Big data, or in other words, the capacity to analyse a large amount and variety of data at great speed, has the potential of revolutionising biomedicine and healthcare. However, several challenges remain before big data achieves its full potential. One of them is how to share data from study participants between different researchers or institutions, while ensuring they are protected and comply with legal frameworks in the UE and elsewhere. Another challenge is choosing between sending those data to a centralised repository (or data warehouse) to facilitate their analysis, or not. The advantage of not doing so, and of leaving them in their original servers, is that the physical data remain under the control of their custodian, and the data can be updated quickly without the need of resending them to a central location.
The DataShield platform, developed over the last 10 years in the UK, enables this kind of “federated” analysis: data from research studies stay on a server at each of the institutions that are responsible for the data, and the person analysing the data cannot access individual-level information of the study participants. “However, the analysis of big data with DataSHIELD has been limited by how the data are stored, and by the analysis capabilities of the platform,” says Juan Ramón González, ISGlobal researcher and senior author of the study.
To circumvent this problem, González, in collaboration with Yannick Marcon from Epigeny and the DataShield Core Team led by Paul Burton, developed a new architecture for DataShield (and its data warehouse called Opal) in order to allow large, complex datasets to be used at their original location, in their original format and with external computing facilities . The authors then provide some real-life examples of how this new tool can be used in geospatial projects and genomics. Actually, this study was supported by the VEIS project (funded by ERDF), which aims to facilitate the integration and analysis of data from the European Genome Archive. It could also be used in many other disciplines where confidentiality is an issue, say the authors. For example, for the analysis of neuroimages, or combining big data and machine learning for clinical diagnosis.

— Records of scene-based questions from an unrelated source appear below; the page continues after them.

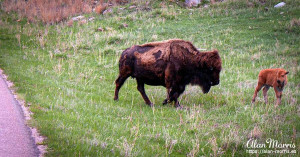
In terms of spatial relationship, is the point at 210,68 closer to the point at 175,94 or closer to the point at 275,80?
the point at 175,94

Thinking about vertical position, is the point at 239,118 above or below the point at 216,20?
below

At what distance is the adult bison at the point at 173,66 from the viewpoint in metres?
10.5

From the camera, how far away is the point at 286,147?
7.13m

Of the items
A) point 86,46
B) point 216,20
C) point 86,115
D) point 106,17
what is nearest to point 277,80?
point 86,115

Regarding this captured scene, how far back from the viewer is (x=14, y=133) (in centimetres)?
702

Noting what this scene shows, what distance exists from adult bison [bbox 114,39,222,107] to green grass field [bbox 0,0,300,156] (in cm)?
69

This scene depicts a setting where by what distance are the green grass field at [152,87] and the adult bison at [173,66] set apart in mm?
689

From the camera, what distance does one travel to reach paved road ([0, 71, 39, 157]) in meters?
6.12

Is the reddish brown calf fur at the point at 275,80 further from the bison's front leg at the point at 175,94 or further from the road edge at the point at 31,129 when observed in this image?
the road edge at the point at 31,129

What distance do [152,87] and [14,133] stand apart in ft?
23.1

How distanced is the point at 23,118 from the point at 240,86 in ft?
23.2

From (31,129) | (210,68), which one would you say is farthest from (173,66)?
(31,129)

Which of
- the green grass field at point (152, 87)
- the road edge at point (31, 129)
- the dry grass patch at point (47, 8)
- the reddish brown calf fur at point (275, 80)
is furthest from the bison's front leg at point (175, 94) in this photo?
the dry grass patch at point (47, 8)

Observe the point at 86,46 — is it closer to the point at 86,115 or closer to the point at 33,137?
the point at 86,115
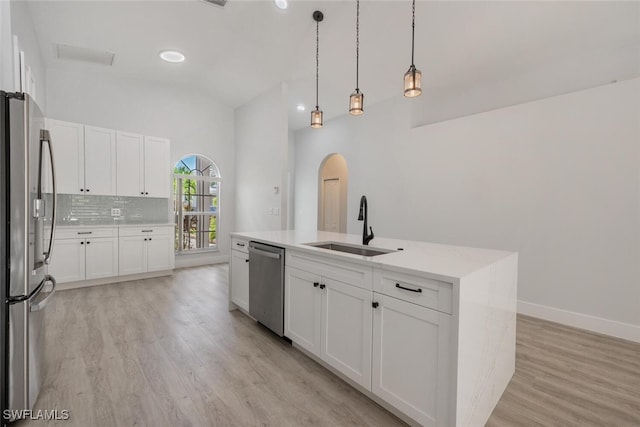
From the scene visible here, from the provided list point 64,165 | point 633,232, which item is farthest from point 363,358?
point 64,165

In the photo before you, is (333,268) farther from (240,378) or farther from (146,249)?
(146,249)

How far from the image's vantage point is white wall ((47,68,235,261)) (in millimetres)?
4555

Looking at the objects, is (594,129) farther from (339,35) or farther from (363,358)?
(363,358)

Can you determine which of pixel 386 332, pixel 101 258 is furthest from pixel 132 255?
pixel 386 332

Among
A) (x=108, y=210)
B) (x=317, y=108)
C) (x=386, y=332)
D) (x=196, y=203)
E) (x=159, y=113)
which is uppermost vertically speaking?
(x=159, y=113)

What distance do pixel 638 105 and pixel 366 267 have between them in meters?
3.15

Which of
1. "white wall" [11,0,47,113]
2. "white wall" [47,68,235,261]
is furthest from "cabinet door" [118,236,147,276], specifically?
"white wall" [11,0,47,113]

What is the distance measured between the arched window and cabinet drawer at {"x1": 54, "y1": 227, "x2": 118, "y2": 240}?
1.35 metres

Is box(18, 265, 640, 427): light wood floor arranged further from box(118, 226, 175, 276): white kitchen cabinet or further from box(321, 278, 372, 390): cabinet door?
box(118, 226, 175, 276): white kitchen cabinet

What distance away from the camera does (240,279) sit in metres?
3.22

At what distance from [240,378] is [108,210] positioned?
4344mm

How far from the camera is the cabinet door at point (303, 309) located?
218cm

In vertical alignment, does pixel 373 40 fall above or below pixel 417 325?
above

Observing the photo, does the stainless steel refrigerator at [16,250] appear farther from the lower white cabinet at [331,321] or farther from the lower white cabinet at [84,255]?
the lower white cabinet at [84,255]
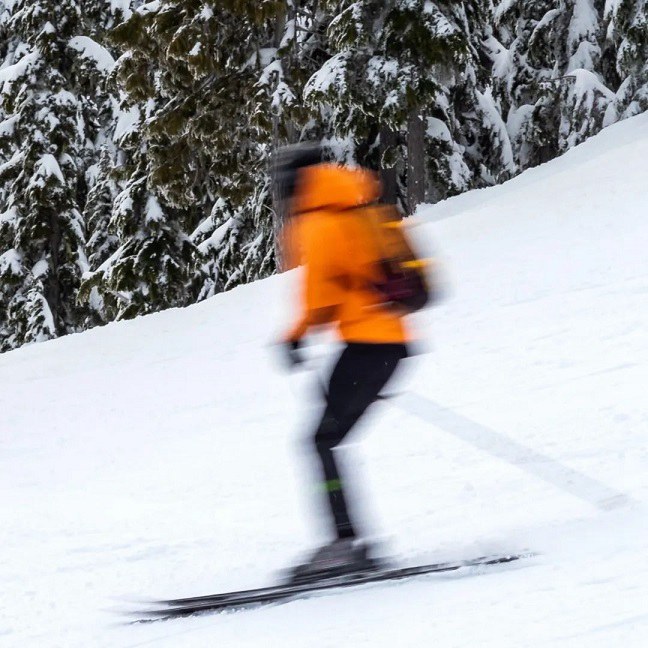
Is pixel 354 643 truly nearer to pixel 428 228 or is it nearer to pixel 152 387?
pixel 152 387

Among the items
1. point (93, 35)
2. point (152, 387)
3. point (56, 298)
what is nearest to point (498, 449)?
point (152, 387)

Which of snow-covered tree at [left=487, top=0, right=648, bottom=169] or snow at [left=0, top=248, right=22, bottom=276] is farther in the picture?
snow at [left=0, top=248, right=22, bottom=276]

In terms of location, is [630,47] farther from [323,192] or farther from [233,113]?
[323,192]

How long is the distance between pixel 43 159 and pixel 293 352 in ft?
65.5

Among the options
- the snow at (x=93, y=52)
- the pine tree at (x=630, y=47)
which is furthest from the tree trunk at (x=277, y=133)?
the snow at (x=93, y=52)

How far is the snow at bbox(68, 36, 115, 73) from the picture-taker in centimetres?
2295

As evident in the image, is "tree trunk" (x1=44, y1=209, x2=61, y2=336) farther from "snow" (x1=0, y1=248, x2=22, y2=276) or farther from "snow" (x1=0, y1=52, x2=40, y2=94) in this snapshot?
"snow" (x1=0, y1=52, x2=40, y2=94)

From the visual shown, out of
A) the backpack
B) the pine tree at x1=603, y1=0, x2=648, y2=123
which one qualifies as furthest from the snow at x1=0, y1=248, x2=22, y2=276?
the backpack

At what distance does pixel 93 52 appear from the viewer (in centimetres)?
2306

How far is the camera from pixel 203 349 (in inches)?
415

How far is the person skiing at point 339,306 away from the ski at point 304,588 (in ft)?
0.18

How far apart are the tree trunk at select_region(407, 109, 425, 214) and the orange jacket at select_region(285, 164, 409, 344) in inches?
451

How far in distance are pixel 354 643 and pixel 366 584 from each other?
1.84ft

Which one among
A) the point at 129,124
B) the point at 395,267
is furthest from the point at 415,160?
the point at 395,267
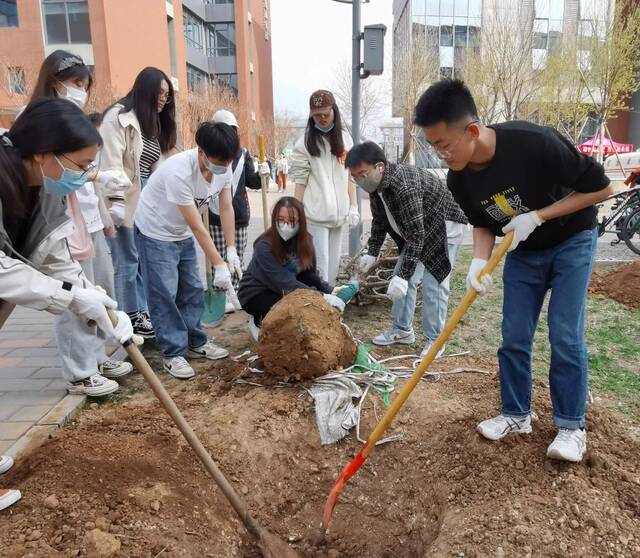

“In particular, our tool could be applied to a huge European-funded genomics initiative called Beyond One Million Genomes (B1MG),” says González. The initiative, signed by 22 European countries, seeks to give cross-border access to one million sequenced genomes by 2022 . Launched by the ELIXIR organisation, it seeks to go beyond genomics and further the development of a data sharing infrastructure to “help clinicians pursue personalised medicine and benefit their patients, scientists to better understand diseases, and innovators to contribute to and boost the European economy”. “The framework we describe in the study responds fittingly to this objective,” says González.
To help researchers use this framework, the developers present an online book ( https://isglobal-brge.github.io/resource_bookdown ).
The VEIS project has been co-financed in 50% by the European Regional Development Fund of the European Union within the framework of the ERDF Operational Programme of Catalonia 2014-2020, with the support of the Generalitat de Catalunya.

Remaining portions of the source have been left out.